◆ **Work to be completed**:
Output the data below in full, character for character.

◆ **Dataset extract**:
╭──
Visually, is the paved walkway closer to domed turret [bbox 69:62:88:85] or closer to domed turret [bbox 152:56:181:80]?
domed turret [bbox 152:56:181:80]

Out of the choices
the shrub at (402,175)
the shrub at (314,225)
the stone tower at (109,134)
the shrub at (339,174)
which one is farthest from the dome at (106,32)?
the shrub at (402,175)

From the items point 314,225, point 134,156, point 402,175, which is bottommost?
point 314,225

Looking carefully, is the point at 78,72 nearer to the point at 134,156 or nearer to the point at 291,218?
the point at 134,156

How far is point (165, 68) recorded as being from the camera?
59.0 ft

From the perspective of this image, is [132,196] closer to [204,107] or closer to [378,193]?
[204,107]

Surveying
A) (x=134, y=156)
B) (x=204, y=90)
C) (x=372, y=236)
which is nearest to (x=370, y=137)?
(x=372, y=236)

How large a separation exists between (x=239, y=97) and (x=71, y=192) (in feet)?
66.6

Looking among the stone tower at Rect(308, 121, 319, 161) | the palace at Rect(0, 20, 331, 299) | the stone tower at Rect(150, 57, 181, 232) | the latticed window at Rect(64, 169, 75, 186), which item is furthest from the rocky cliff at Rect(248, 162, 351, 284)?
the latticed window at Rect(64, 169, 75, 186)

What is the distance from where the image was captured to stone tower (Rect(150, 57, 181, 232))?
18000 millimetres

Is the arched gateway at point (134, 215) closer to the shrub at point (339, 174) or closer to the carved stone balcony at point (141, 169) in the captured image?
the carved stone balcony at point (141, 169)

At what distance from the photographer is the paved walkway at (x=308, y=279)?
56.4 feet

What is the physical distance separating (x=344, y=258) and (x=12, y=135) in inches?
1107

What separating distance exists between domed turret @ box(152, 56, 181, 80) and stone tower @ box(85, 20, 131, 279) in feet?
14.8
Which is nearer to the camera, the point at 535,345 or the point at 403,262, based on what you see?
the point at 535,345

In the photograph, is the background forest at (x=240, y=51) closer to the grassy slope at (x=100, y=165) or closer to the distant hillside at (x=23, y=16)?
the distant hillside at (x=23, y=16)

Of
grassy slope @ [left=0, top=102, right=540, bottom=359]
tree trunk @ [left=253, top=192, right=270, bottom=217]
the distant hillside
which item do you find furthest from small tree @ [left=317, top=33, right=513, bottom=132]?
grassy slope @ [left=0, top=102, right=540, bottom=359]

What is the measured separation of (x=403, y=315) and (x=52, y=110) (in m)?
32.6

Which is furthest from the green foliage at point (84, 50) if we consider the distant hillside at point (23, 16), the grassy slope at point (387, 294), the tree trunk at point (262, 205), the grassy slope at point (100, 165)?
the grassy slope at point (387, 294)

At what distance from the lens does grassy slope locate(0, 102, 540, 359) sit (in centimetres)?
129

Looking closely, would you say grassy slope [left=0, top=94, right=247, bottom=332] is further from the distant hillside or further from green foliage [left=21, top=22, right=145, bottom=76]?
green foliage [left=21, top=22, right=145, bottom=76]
╰──
◆ **Response**:
Visually, is the paved walkway closer to domed turret [bbox 69:62:88:85] or closer to domed turret [bbox 152:56:181:80]?
domed turret [bbox 152:56:181:80]

Out of the choices
the shrub at (402,175)
the shrub at (314,225)
the stone tower at (109,134)
the shrub at (339,174)
which one is farthest from the dome at (106,32)?
the shrub at (402,175)

From the items point 314,225, point 134,156, point 402,175, which is bottommost?
point 314,225

Looking carefully, is the point at 78,72 nearer to the point at 134,156 or nearer to the point at 291,218?
the point at 134,156

How far is point (165, 68) recorded as being from the camera?
59.0 ft

From the perspective of this image, is [132,196] closer to [204,107] or closer to [378,193]?
[204,107]

Surveying
A) (x=134, y=156)
B) (x=204, y=90)
C) (x=372, y=236)
which is nearest to (x=370, y=137)?
(x=372, y=236)

How large a separation exists between (x=239, y=97) and (x=71, y=192) (in feet)?
66.6

Looking among the stone tower at Rect(308, 121, 319, 161) | the palace at Rect(0, 20, 331, 299) | the stone tower at Rect(150, 57, 181, 232) | the latticed window at Rect(64, 169, 75, 186), which item is furthest from the rocky cliff at Rect(248, 162, 351, 284)?
the latticed window at Rect(64, 169, 75, 186)

What is the distance from where the image was captured to stone tower (Rect(150, 57, 181, 232))?
18000 millimetres

Is the arched gateway at point (134, 215) closer to the shrub at point (339, 174) or closer to the carved stone balcony at point (141, 169) in the captured image?
the carved stone balcony at point (141, 169)

At what distance from the photographer is the paved walkway at (x=308, y=279)?
56.4 feet

What is the physical distance separating (x=344, y=258) and (x=12, y=135) in inches?
1107

What separating distance exists between domed turret @ box(152, 56, 181, 80) and stone tower @ box(85, 20, 131, 279) in feet?
14.8
Which is nearer to the camera, the point at 535,345 or the point at 403,262, based on what you see?
the point at 535,345

In the photograph, is the background forest at (x=240, y=51) closer to the grassy slope at (x=100, y=165) or closer to the distant hillside at (x=23, y=16)?
the distant hillside at (x=23, y=16)

Of
grassy slope @ [left=0, top=102, right=540, bottom=359]
tree trunk @ [left=253, top=192, right=270, bottom=217]
the distant hillside
which item do you find furthest from small tree @ [left=317, top=33, right=513, bottom=132]?
grassy slope @ [left=0, top=102, right=540, bottom=359]

What is the measured separation of (x=403, y=315) and (x=52, y=110) (in m)?
32.6

Which is furthest from the green foliage at point (84, 50) if we consider the distant hillside at point (23, 16), the grassy slope at point (387, 294), the tree trunk at point (262, 205), the grassy slope at point (100, 165)?
the grassy slope at point (387, 294)

At what distance from the lens does grassy slope locate(0, 102, 540, 359) sit (in centimetres)?
129

Looking closely, would you say grassy slope [left=0, top=94, right=247, bottom=332] is further from the distant hillside or further from green foliage [left=21, top=22, right=145, bottom=76]?
green foliage [left=21, top=22, right=145, bottom=76]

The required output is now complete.